Document passage —
* begin *

DISA announced uniform and civilian employees using the Defense Mobility Unclassified Capability (DMUC) can access their native or non-DISA enterprise email addresses from their mobile phones.  This means DISA is connecting to Army.mil or Navy.mil email accounts and providing full services.

Jake Marcellus, DISA’s Mobility Portfolio manager, said this is one of several changes from DISA to improve the mobile computing experience for service members and civilians.

“Recently, our director made a policy change so that we can offer managed mobility services to DoD organizations that may not want to move to DISA’s mail.mil. Some agencies like the branding of their organization within their email and they want to retain that,” Marcellus said. “The good of this is that we can actually connect to those mail systems and provide full enterprise level mobility management with a mobile device management services, a mobile application store and moving into mobile end point threat detection as well as we round out the capabilities with mobile content management.”

DISA says it also is offering an automated onboarding process, has more than 1,000 mobile applications in its store and provides derived credentialing to send and receive encrypted email.

The agency said it will add a digital signature app for PDF documents, which will be a first in DoD, and will assist services and agencies with forensics scanning of their DMUC devices.

DISA keeping costs down

Finally, DISA announced it would not be raising prices for devices services in fiscal 2019. Customer agencies will continue to pay $4.31 per device, per month.

Marcellus said this new email approach will be attractive to many of the smaller Defense agencies with 500 to 5,000 users and can take advantage of DISA’s volume and enterprise capabilities.

“From a customer’s perspective, what it comes down to is they care that they get the data they want. They will not see anything different, generally. The goodness of this also if they are using pretty much leading mobile devices that we can manage, you will not have to buy another device. We can transfer that to our management and you get access to it,” he said. “There is some change and consideration on our end. We don’t want to bring on a customer and not do something that is a core functionality that exists today for them. We are looking at [each customer.] But generally speaking, we run a generalized service offering for the department so there isn’t much in the way in terms of change or sustaining change that we actually have to work on.”

* end *

Exercise tasks —
1 - Answer these questions from the article on DISA's mobile email services above, one line each:
(a) Which two email domains does the article give as examples of accounts DISA is connecting to?
(b) How many mobile applications does DISA say its store holds?
(c) What will customer agencies pay per device, per month, in fiscal 2019?
2 - According to the article on DISA's mobile email services above, why did DISA's director change the policy so it could offer managed mobility services to DoD organizations that may not move to mail.mil? Answer in one to three sentences.
3 - Continue the article on DISA's mobile email services from its final sentence.

Data records —
* begin *

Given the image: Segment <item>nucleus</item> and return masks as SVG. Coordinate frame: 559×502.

* end *
* begin *

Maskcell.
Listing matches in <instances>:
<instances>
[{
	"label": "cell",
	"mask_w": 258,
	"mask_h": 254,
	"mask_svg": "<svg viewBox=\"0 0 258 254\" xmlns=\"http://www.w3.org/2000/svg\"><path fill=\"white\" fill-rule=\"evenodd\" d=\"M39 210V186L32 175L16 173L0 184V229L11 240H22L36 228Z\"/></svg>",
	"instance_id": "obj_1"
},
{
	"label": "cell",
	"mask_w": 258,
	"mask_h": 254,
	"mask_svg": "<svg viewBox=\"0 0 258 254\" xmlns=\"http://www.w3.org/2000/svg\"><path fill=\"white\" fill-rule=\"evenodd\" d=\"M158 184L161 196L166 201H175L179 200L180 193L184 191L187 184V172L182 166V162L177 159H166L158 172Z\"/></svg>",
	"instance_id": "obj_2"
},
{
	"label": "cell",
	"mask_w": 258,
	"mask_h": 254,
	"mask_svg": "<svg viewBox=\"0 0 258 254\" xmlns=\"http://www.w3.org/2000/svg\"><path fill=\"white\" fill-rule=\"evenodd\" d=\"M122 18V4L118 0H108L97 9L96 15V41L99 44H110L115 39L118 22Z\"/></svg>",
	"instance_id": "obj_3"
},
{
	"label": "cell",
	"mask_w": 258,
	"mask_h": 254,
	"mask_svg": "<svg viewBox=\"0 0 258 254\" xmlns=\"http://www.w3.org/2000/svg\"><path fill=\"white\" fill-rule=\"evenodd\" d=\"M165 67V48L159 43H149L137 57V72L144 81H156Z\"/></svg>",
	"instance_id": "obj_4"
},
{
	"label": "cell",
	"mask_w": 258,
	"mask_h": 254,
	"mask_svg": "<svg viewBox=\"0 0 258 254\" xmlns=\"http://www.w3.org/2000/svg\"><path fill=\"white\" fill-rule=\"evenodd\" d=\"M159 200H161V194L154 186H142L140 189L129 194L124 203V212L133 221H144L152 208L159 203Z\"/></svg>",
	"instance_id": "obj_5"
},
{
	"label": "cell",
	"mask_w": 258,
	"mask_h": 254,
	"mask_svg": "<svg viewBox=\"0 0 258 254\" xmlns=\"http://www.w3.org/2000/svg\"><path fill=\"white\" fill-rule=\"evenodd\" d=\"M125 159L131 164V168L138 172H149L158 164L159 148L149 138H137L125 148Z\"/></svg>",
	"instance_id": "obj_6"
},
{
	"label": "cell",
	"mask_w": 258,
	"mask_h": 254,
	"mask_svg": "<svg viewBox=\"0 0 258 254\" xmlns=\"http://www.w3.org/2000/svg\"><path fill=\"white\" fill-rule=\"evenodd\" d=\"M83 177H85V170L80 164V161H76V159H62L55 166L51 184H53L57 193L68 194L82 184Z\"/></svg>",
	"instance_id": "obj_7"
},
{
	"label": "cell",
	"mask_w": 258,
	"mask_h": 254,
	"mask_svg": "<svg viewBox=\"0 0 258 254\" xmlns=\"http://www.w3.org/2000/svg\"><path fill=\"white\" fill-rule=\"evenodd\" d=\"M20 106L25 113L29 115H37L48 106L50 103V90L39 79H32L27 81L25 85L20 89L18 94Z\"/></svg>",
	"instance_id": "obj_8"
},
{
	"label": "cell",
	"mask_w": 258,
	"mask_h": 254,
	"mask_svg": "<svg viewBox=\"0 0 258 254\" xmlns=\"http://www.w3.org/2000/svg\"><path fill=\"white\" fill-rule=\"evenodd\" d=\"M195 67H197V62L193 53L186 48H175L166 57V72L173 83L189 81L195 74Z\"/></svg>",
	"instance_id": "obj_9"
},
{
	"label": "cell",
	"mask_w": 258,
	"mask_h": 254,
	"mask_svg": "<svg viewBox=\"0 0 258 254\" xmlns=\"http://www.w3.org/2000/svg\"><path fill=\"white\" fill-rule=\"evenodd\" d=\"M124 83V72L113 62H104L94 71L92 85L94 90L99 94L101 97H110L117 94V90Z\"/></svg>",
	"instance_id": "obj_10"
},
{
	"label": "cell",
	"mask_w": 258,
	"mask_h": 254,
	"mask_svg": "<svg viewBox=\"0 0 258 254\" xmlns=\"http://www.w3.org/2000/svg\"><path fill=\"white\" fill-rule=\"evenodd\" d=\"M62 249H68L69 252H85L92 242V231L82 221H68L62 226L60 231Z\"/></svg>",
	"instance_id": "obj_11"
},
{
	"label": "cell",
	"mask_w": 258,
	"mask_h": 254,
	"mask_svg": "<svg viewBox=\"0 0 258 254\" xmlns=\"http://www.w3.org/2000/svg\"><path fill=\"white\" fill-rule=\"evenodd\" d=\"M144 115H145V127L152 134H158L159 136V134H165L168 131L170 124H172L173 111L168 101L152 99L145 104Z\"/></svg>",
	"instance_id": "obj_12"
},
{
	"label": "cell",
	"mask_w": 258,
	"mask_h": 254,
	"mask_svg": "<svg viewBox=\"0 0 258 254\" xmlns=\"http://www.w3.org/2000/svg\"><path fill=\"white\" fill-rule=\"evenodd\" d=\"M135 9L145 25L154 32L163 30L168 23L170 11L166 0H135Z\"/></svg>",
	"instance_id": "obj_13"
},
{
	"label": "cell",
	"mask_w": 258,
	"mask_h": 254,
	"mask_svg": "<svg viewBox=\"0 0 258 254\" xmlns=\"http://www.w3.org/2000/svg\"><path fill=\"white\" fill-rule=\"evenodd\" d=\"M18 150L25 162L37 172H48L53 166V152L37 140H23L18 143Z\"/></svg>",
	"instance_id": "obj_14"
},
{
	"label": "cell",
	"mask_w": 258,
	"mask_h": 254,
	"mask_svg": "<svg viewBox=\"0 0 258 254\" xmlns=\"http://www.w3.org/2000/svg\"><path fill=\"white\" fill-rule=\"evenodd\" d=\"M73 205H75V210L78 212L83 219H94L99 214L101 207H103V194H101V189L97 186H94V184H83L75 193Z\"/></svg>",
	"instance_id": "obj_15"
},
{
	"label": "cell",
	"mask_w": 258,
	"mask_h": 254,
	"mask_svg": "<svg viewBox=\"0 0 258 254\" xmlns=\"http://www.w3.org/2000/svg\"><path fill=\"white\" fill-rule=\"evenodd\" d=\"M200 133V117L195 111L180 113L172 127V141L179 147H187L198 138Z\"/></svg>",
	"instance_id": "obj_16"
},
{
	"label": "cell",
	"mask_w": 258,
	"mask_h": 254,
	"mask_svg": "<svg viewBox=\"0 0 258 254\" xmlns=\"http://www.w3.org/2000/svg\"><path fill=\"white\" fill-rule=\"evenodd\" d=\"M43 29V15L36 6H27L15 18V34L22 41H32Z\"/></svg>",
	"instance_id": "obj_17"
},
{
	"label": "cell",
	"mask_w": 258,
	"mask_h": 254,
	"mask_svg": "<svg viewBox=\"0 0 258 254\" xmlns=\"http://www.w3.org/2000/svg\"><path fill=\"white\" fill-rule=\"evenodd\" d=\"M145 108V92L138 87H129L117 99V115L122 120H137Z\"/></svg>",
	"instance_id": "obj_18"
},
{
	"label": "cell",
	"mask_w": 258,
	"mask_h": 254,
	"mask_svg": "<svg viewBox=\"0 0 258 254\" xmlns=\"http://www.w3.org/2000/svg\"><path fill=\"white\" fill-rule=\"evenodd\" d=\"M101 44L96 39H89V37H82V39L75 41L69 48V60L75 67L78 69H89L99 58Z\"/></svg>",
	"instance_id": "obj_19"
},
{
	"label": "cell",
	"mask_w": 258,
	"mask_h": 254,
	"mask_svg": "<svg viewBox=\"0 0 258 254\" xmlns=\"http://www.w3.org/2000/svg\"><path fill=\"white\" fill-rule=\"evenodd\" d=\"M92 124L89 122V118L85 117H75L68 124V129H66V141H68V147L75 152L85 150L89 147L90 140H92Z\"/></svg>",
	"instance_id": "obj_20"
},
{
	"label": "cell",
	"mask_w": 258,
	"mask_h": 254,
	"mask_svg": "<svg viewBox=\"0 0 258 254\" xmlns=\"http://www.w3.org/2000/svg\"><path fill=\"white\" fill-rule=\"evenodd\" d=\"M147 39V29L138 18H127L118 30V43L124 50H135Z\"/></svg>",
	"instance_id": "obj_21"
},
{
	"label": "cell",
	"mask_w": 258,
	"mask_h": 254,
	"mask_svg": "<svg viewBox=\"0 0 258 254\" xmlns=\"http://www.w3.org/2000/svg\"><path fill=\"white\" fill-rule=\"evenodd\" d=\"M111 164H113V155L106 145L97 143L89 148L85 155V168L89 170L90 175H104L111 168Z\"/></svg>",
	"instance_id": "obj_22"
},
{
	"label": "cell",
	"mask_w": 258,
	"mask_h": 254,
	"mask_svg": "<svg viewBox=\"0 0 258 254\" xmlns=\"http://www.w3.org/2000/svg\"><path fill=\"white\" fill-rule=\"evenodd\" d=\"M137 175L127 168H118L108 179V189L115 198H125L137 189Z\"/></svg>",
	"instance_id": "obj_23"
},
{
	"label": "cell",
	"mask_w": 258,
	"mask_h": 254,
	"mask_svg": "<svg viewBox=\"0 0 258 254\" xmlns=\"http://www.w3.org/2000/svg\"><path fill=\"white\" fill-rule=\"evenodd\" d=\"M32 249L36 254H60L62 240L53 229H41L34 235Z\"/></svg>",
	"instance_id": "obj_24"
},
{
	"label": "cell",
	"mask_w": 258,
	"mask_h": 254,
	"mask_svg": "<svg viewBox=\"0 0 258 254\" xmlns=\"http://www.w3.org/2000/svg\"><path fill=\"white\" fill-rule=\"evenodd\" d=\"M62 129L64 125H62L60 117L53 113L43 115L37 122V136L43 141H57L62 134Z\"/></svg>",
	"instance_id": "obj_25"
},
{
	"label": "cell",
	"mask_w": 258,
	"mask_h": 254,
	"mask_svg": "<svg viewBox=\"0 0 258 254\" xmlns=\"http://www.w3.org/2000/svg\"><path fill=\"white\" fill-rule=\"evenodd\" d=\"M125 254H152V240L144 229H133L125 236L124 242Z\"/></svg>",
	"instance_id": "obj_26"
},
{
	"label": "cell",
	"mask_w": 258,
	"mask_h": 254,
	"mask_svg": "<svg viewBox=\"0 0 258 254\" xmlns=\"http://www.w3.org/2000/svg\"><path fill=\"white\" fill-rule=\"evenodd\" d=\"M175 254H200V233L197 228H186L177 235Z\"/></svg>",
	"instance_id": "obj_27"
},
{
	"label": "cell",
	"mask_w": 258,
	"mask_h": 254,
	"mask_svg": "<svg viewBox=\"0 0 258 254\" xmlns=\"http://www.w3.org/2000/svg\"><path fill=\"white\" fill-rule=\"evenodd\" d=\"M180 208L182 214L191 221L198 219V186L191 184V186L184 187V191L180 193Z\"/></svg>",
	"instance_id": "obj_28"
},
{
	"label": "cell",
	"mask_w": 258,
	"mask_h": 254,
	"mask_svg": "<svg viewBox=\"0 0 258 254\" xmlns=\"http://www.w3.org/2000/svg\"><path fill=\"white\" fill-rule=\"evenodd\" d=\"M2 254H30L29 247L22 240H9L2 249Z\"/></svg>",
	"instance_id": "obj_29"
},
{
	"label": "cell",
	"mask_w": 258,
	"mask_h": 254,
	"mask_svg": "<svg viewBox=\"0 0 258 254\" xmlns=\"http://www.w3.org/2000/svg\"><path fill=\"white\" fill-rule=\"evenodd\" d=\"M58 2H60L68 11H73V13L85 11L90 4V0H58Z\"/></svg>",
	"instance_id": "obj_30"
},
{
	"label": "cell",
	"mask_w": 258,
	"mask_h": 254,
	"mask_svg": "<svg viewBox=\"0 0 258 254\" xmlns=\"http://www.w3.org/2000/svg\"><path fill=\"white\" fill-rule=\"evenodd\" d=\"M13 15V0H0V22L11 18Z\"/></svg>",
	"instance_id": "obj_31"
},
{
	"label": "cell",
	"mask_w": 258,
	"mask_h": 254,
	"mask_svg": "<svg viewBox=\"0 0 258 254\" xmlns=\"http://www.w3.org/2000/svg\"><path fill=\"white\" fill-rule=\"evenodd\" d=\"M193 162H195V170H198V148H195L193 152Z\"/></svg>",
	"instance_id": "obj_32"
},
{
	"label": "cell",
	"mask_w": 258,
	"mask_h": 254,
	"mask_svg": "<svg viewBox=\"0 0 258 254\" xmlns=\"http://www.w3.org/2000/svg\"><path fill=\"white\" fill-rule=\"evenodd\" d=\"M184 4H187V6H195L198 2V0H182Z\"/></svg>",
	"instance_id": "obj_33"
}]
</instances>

* end *

Exercise answers —
1 -
(a) Army.mil and Navy.mil
(b) More than 1,000
(c) $4.31

2 - Some agencies like having their organization's branding in their email addresses and want to keep it. The change lets DISA connect to those agencies' own mail systems and give them full enterprise mobility management without requiring a move to mail.mil.

3 -
All of these changes come on the heels of DISA approving the use of the Samsung Galaxy S9 under the DMUC program earlier this summer. Marcellus said what’s significant about the approval of the new device is how long it took DISA and Samsung.

“That was one of the shortest periods between the release of the device and all the validation and checks and integration testing that we do before we put a device on the supported products list. At this time last year, it would take us up to 9 months, which is about the half-life of a device support,” he said. “So now we are actually shortening those times. We are doing the due diligence to make sure the device actually works, meets the security requirements in a good portion of the lifecycle.”

Marcellus said it took five months from the public release of the device until DISA approved it.

To shorten the time frame, DISA took several steps. First, it started to work with the vendor to get an early look at the device so it could validate it. Second, DISA improved its processes using an iterative approach so it can do tests in parallel instead of serial.

“There are some things in our control from efficiency standpoint. You also are starting to see vendors submit for National Information Assurance Partnership (NIAP) and other prerequisites earlier in the process as well. That is where you will get the most efficiencies in order for us to go from actually commercially available to on our supported products list,” he said.

With the expect growth in customers, Marcellus said DISA is looking at how it could use MilCloud 2.0 to gain more capacity quickly.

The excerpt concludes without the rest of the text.